This post is about techniques you can use to collect old “Who is hiring?” content from Hacker News.

who is hiring thread

What is Hacker News?

Hacker News is a Reddit style website run by US based startup incubator Y Combinator. Users submit content (usually tech related news) and other users vote the content up or down.

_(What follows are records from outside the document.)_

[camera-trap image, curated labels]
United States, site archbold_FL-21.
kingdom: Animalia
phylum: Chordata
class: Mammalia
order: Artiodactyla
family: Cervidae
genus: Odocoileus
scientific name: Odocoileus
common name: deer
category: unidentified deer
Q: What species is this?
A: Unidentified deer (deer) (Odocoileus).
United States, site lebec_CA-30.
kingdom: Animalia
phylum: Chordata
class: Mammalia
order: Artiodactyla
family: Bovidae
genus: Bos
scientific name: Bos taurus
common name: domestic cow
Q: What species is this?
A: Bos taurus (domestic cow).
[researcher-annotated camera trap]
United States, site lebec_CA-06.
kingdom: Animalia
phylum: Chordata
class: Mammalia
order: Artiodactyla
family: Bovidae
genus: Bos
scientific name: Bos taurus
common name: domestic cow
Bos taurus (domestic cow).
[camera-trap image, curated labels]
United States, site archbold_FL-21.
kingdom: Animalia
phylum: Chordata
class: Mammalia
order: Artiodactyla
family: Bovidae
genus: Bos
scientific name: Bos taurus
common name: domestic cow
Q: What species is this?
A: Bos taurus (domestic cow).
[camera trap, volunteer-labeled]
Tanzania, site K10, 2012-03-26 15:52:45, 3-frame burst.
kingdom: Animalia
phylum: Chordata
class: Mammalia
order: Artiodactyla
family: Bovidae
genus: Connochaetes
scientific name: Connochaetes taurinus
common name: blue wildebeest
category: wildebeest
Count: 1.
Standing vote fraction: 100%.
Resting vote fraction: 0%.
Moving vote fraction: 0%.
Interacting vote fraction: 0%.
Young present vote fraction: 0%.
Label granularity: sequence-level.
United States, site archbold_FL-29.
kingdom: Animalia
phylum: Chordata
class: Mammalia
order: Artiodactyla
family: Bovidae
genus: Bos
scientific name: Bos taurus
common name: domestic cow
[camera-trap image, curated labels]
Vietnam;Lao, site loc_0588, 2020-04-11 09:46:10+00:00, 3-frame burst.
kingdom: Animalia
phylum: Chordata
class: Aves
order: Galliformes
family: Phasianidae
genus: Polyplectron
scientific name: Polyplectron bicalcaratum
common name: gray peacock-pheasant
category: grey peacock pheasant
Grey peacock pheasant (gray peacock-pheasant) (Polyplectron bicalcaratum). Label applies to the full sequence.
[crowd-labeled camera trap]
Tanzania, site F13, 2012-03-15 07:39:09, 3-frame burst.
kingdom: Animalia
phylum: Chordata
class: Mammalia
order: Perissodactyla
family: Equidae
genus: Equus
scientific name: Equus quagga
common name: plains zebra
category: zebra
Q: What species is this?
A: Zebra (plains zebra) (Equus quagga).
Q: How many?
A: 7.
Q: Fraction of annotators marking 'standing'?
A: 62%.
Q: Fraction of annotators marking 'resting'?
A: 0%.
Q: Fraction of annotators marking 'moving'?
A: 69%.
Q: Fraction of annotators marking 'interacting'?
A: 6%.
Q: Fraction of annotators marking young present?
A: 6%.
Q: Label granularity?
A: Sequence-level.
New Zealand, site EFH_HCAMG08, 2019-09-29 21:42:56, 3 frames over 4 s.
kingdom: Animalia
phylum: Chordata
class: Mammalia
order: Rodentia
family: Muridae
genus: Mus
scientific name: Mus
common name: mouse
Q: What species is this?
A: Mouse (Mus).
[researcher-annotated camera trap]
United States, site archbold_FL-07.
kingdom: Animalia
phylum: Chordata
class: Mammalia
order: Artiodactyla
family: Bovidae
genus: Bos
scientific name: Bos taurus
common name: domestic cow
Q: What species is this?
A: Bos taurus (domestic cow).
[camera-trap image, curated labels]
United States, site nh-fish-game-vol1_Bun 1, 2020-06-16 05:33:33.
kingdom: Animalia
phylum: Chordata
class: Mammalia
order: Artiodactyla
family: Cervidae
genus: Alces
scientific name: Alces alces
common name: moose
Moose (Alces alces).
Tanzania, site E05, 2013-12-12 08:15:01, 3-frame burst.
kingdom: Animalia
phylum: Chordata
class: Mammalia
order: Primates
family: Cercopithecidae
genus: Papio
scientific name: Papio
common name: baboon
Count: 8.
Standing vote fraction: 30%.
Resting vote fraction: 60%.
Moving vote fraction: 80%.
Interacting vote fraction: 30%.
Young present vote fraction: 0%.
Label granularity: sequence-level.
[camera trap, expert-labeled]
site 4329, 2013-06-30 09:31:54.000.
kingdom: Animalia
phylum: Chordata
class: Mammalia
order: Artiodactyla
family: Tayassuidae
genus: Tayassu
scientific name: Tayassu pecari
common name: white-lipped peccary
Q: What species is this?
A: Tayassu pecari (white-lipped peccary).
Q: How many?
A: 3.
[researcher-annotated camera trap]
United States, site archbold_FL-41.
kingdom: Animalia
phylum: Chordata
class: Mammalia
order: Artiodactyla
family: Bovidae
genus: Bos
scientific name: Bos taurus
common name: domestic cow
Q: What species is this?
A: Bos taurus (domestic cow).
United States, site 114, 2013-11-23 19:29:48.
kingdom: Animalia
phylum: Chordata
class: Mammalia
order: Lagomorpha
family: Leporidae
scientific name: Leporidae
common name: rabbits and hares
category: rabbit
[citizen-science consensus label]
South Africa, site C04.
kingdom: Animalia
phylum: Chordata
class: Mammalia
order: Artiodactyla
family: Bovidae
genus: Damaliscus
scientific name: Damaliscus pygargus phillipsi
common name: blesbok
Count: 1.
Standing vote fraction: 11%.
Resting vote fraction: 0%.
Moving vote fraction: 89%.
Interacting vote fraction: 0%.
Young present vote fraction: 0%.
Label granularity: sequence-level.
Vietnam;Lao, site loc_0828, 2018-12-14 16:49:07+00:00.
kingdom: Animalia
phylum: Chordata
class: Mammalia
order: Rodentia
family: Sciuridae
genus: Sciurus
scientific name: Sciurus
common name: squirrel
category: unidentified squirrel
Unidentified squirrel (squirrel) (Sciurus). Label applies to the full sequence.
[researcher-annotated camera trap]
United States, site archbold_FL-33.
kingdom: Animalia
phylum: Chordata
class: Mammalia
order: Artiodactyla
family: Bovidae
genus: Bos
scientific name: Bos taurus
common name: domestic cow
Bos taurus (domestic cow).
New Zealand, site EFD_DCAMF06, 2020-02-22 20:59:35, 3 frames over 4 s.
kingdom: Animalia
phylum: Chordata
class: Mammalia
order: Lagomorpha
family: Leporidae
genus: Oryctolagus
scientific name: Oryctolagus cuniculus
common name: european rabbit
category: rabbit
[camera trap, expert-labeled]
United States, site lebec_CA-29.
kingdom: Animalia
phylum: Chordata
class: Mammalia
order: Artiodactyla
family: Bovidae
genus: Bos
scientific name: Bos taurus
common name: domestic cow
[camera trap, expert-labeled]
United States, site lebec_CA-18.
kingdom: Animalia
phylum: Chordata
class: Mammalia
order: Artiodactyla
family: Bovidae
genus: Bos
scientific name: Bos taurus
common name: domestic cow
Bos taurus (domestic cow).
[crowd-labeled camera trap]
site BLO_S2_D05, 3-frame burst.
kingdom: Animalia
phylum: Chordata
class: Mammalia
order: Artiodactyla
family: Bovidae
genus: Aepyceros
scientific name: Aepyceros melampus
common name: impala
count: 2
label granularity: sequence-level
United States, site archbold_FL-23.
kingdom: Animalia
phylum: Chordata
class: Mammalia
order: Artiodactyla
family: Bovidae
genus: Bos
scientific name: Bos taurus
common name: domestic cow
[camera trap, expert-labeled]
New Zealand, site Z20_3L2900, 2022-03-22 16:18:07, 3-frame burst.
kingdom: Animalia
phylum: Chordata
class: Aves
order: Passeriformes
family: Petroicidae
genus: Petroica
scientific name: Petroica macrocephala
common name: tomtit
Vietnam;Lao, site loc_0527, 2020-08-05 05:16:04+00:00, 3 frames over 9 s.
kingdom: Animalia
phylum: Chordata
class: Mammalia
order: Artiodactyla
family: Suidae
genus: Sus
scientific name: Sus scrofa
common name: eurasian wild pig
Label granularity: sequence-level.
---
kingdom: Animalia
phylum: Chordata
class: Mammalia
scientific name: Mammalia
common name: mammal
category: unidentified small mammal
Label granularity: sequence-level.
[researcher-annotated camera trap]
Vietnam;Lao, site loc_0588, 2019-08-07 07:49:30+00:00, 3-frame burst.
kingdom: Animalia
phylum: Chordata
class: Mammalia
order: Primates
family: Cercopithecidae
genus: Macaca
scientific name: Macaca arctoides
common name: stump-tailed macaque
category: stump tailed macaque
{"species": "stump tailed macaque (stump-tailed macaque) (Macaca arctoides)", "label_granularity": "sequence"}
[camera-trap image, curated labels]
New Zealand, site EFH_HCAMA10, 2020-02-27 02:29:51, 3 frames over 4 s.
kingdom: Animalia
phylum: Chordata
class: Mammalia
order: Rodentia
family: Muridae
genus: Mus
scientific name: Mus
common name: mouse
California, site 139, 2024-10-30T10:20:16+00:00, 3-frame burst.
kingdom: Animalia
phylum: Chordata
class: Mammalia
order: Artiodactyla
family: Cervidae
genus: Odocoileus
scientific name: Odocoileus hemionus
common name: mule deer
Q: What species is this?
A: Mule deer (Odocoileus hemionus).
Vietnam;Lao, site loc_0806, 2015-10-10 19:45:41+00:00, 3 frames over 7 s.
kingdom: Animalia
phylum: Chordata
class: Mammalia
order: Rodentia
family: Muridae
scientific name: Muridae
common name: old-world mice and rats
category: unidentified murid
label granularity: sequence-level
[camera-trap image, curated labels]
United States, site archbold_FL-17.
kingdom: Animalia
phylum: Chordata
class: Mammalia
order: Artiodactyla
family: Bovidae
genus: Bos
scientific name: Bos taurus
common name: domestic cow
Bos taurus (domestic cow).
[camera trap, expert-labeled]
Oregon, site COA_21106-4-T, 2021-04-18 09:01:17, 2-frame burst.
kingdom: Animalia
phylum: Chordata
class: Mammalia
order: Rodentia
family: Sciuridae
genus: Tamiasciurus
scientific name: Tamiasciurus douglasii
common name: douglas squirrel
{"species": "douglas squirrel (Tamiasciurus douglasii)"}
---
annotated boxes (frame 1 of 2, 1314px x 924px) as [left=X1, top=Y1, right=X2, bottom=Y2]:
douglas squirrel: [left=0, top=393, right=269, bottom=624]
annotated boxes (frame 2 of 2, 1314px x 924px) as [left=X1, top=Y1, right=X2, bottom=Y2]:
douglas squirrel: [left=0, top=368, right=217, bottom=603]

My favourite recurring story is the monthly “Who is hiring?” where tech companies from around the world post links to current vacancies. These ads are interesting since they are posted by internal recruiters and are usually transparent in terms of who the company is and what they do.

Why look at old stories?

If you are looking for a job it makes sense to look at the most recent posts, but I find old posts interesting as well since:

  1. Those companies might still be hiring
  2. The posts give some insight (through the HN lens) as to what the job market is like in a particular city
  3. I can see what kind of technologies companies are using

Before you can download historical “Who is hiring?” content you need to find links to the stories. This Ruby script does just that using the Google search API:

require 'rest-client'
require 'json'

results = []
index = 1

begin

  loop do
  
    obj = JSON.parse(
      RestClient.get("https://www.googleapis.com/customsearch/v1", {
        :params => {
          key: "<redacted>", 
          cx: "<redacted>", 
          dateRestrict: "y5", 
          start: index,
          q: "\"Ask HN: Who is Hiring\""
        } 
      }).body.to_s
    )
    
    obj['items'].each do |item|
    
      if /Ask HN: Who is hiring\? \([a-zA-Z]+ [0-9]+\)/.match(item['title'])
    
        results << item.select{|k,v|['link','title'].include? k}
        
      end
      
    end
    
    index = obj['queries']['nextPage'].first['startIndex']
    
  end
  
rescue => e
  STDERR.puts e
end

puts JSON.pretty_generate(results)

I’m searching for the exact phrase “Ask HN: Who is hiring?” using a custom search engine configured to only search HN. The search results are limited to the last five years. I’m also using some regex to make sure I don’t collect links for meta stories.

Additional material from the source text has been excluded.